(Data items)
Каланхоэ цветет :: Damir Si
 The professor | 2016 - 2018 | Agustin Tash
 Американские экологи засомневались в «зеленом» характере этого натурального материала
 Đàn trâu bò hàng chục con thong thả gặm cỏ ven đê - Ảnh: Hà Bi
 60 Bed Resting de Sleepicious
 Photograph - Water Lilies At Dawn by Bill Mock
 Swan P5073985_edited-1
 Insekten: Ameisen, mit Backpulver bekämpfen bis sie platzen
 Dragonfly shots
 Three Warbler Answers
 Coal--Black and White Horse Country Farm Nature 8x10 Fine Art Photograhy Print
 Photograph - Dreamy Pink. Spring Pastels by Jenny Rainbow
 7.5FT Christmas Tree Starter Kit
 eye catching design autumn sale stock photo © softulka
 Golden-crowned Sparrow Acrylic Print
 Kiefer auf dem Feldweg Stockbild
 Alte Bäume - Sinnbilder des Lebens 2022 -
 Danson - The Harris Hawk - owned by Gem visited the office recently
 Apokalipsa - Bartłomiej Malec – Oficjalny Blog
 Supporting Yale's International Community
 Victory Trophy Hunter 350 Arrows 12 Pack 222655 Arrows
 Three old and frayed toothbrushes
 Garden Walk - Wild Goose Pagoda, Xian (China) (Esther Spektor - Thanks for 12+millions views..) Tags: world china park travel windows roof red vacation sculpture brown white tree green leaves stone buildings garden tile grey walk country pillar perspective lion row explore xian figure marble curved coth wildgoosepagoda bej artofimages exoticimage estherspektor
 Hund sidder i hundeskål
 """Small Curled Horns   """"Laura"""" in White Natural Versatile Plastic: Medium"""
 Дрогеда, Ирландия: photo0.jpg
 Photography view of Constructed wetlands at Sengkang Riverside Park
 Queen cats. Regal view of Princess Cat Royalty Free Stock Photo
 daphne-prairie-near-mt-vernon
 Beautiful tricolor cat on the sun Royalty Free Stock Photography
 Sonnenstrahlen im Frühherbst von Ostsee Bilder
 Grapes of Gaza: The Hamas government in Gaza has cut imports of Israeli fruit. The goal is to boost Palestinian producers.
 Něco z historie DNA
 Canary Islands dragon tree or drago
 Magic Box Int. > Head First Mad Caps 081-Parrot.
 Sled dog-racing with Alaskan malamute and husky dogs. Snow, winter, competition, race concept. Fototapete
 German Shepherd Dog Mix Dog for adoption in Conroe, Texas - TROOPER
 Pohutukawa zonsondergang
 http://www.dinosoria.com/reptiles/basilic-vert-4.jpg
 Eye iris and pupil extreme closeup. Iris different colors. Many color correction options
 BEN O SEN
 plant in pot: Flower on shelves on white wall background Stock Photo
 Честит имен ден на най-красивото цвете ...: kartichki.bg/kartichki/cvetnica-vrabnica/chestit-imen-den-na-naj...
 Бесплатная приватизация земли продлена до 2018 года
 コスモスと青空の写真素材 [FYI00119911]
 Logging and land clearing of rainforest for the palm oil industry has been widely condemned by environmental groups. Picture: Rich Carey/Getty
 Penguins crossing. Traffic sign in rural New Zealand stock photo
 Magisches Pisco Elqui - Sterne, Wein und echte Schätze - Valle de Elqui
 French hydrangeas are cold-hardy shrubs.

[Problem statement]: Repeat each line of the data exactly as it appears above.

[Answer to this problem]:
Каланхоэ цветет :: Damir Si
 The professor | 2016 - 2018 | Agustin Tash
 Американские экологи засомневались в «зеленом» характере этого натурального материала
 Đàn trâu bò hàng chục con thong thả gặm cỏ ven đê - Ảnh: Hà Bi
 60 Bed Resting de Sleepicious
 Photograph - Water Lilies At Dawn by Bill Mock
 Swan P5073985_edited-1
 Insekten: Ameisen, mit Backpulver bekämpfen bis sie platzen
 Dragonfly shots
 Three Warbler Answers
 Coal--Black and White Horse Country Farm Nature 8x10 Fine Art Photograhy Print
 Photograph - Dreamy Pink. Spring Pastels by Jenny Rainbow
 7.5FT Christmas Tree Starter Kit
 eye catching design autumn sale stock photo © softulka
 Golden-crowned Sparrow Acrylic Print
 Kiefer auf dem Feldweg Stockbild
 Alte Bäume - Sinnbilder des Lebens 2022 -
 Danson - The Harris Hawk - owned by Gem visited the office recently
 Apokalipsa - Bartłomiej Malec – Oficjalny Blog
 Supporting Yale's International Community
 Victory Trophy Hunter 350 Arrows 12 Pack 222655 Arrows
 Three old and frayed toothbrushes
 Garden Walk - Wild Goose Pagoda, Xian (China) (Esther Spektor - Thanks for 12+millions views..) Tags: world china park travel windows roof red vacation sculpture brown white tree green leaves stone buildings garden tile grey walk country pillar perspective lion row explore xian figure marble curved coth wildgoosepagoda bej artofimages exoticimage estherspektor
 Hund sidder i hundeskål
 """Small Curled Horns   """"Laura"""" in White Natural Versatile Plastic: Medium"""
 Дрогеда, Ирландия: photo0.jpg
 Photography view of Constructed wetlands at Sengkang Riverside Park
 Queen cats. Regal view of Princess Cat Royalty Free Stock Photo
 daphne-prairie-near-mt-vernon
 Beautiful tricolor cat on the sun Royalty Free Stock Photography
 Sonnenstrahlen im Frühherbst von Ostsee Bilder
 Grapes of Gaza: The Hamas government in Gaza has cut imports of Israeli fruit. The goal is to boost Palestinian producers.
 Něco z historie DNA
 Canary Islands dragon tree or drago
 Magic Box Int. > Head First Mad Caps 081-Parrot.
 Sled dog-racing with Alaskan malamute and husky dogs. Snow, winter, competition, race concept. Fototapete
 German Shepherd Dog Mix Dog for adoption in Conroe, Texas - TROOPER
 Pohutukawa zonsondergang
 http://www.dinosoria.com/reptiles/basilic-vert-4.jpg
 Eye iris and pupil extreme closeup. Iris different colors. Many color correction options
 BEN O SEN
 plant in pot: Flower on shelves on white wall background Stock Photo
 Честит имен ден на най-красивото цвете ...: kartichki.bg/kartichki/cvetnica-vrabnica/chestit-imen-den-na-naj...
 Бесплатная приватизация земли продлена до 2018 года
 コスモスと青空の写真素材 [FYI00119911]
 Logging and land clearing of rainforest for the palm oil industry has been widely condemned by environmental groups. Picture: Rich Carey/Getty
 Penguins crossing. Traffic sign in rural New Zealand stock photo
 Magisches Pisco Elqui - Sterne, Wein und echte Schätze - Valle de Elqui
 French hydrangeas are cold-hardy shrubs.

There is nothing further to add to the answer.